## Exercise directions
Please check the forum thread below on opening a US bank account from abroad: which bank does Jasonda say offers US bank accounts?

## Provided text
■ ■ ■ ■ ■ ■ ■
# possible to setup a US bank account if you don't live in the US?



## T-BOT (Jul 24, 2006)

*Re: Moneybookers as a payment method....?*

curious!!!

is it possible to set up a business/bank account in the USA although you don't live there ?


----------



## kentphoto (Jan 16, 2006)

*Re: Moneybookers as a payment method....?*



T-BOT said:


> curious!!!
> 
> is it possible to set up a business/bank account in the USA although you don't live there ?


I've had this same question. I wanted an account to transfer paypal to/from. My only solution was to have my sister in Nevada to set it up for me, but now my shopping cart has changed in my favor (payment gateway stuff), so I don't have to bother. 

Still curious too though,


----------



## Rodney (Nov 3, 2004)

Doing a bit of searching here and there, it doesn't look like there is an easy way to do it (unless you have a corporation in the US).


----------



## Jasonda (Aug 16, 2006)

The Royal Bank of Canada offers US bank accounts.

U.S. Banking for Canadians - RBC Royal Bank


----------



## monkeylantern (Oct 16, 2005)

Is the HSBC in the US? They're pretty international, and I know you can set up cross country accounts (such as UK-Australia-Hong Kong-China etc)


----------



## Robin (Aug 28, 2006)

yes HSBC is in the u.s.


----------
■ ■ ■ ■ ■ ■ ■
## Raw data
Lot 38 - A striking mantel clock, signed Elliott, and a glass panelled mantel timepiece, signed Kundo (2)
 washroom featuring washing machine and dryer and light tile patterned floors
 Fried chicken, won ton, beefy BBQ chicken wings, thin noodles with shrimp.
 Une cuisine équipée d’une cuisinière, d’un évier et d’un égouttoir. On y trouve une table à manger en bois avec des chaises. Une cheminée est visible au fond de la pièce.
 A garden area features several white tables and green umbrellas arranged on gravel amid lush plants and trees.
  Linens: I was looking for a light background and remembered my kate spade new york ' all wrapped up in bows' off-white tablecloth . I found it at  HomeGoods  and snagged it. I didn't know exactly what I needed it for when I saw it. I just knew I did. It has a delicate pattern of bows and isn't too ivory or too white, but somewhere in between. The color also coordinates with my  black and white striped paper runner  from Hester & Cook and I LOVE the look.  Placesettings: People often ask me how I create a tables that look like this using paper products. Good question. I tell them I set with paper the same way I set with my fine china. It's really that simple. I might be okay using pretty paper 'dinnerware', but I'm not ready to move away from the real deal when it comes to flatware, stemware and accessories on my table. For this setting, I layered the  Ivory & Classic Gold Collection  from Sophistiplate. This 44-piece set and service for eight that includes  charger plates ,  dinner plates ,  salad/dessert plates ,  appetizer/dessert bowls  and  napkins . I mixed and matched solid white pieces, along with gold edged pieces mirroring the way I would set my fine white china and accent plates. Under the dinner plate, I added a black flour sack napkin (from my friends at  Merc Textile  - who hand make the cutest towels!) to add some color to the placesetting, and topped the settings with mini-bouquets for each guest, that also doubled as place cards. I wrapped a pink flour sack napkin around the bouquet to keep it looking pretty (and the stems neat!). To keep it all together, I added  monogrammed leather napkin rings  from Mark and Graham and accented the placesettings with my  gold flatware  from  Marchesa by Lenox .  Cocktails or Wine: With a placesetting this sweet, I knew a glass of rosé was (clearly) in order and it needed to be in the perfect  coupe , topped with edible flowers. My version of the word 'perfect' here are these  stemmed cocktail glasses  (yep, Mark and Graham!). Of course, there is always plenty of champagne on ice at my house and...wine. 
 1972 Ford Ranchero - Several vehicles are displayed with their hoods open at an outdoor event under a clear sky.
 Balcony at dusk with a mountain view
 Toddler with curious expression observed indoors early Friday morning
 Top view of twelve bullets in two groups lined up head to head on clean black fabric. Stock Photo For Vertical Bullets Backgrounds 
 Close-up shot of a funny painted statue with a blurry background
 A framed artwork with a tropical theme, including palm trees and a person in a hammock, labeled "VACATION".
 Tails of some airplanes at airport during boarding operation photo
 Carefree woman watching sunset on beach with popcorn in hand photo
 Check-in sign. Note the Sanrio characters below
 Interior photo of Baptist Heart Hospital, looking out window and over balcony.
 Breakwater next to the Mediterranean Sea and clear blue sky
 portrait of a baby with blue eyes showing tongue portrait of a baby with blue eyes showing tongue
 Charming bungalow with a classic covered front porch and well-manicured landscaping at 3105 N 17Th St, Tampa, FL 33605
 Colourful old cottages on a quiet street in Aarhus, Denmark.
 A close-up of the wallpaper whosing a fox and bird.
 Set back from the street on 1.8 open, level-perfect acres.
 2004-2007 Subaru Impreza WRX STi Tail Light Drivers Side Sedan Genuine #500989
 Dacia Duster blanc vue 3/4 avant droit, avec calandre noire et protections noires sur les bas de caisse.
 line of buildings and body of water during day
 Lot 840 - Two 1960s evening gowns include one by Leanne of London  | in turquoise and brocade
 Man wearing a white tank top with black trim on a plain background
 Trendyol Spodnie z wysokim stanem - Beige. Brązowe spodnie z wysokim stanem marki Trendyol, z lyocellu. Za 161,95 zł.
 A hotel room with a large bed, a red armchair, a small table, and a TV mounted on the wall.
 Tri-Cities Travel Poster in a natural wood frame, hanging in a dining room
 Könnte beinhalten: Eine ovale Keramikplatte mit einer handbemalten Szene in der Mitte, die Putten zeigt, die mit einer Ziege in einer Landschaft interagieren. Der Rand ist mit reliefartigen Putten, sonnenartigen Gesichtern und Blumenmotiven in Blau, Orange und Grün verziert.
■ ■ ■ ■ ■ ■ ■
## Exercise response
The Royal Bank of Canada.